### Stated exercise
Put every line from the one containing "Studying the photo" through the last line of the entries, inclusive, into a JSON list of strings with one string per line. Leave out blank lines.

### Data to use
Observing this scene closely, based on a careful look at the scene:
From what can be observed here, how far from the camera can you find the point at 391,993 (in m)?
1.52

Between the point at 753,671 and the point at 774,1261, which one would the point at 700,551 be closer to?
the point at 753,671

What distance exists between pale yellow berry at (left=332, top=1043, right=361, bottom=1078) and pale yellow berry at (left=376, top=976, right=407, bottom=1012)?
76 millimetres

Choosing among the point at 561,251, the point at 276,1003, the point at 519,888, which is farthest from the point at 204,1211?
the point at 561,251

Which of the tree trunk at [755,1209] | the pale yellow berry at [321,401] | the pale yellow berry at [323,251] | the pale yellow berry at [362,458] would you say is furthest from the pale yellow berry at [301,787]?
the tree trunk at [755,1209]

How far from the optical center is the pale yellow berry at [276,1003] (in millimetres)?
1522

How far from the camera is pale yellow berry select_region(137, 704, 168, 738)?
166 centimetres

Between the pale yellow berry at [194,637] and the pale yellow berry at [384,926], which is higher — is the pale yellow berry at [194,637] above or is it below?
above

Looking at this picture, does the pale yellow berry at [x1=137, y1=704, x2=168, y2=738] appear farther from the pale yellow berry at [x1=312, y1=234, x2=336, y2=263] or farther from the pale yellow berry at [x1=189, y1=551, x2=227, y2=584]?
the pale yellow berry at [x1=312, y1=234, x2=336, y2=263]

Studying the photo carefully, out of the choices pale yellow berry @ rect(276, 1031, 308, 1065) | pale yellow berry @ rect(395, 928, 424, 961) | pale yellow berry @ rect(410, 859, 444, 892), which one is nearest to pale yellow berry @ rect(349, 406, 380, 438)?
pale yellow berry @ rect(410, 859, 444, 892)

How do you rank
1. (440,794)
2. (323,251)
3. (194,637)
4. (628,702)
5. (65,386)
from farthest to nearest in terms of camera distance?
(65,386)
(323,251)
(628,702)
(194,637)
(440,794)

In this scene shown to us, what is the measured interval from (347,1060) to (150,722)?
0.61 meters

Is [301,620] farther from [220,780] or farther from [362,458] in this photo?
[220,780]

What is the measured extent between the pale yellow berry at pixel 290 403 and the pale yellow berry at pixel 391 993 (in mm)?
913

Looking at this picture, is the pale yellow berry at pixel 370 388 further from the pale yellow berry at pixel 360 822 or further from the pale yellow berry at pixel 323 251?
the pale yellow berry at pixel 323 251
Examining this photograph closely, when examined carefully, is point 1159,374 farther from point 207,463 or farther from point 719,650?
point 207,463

### Expected answer
[
  "Studying the photo carefully, out of the choices pale yellow berry @ rect(276, 1031, 308, 1065) | pale yellow berry @ rect(395, 928, 424, 961) | pale yellow berry @ rect(410, 859, 444, 892), which one is nearest to pale yellow berry @ rect(349, 406, 380, 438)?",
  "pale yellow berry @ rect(410, 859, 444, 892)",
  "How do you rank",
  "1. (440,794)",
  "2. (323,251)",
  "3. (194,637)",
  "4. (628,702)",
  "5. (65,386)",
  "from farthest to nearest in terms of camera distance?",
  "(65,386)",
  "(323,251)",
  "(628,702)",
  "(194,637)",
  "(440,794)",
  "In this scene shown to us, what is the measured interval from (347,1060) to (150,722)?",
  "0.61 meters",
  "Is [301,620] farther from [220,780] or farther from [362,458] in this photo?",
  "[220,780]",
  "What is the measured extent between the pale yellow berry at pixel 290 403 and the pale yellow berry at pixel 391 993 (in mm)?",
  "913",
  "Looking at this picture, is the pale yellow berry at pixel 370 388 further from the pale yellow berry at pixel 360 822 or further from the pale yellow berry at pixel 323 251?",
  "the pale yellow berry at pixel 323 251",
  "Examining this photograph closely, when examined carefully, is point 1159,374 farther from point 207,463 or farther from point 719,650?",
  "point 207,463"
]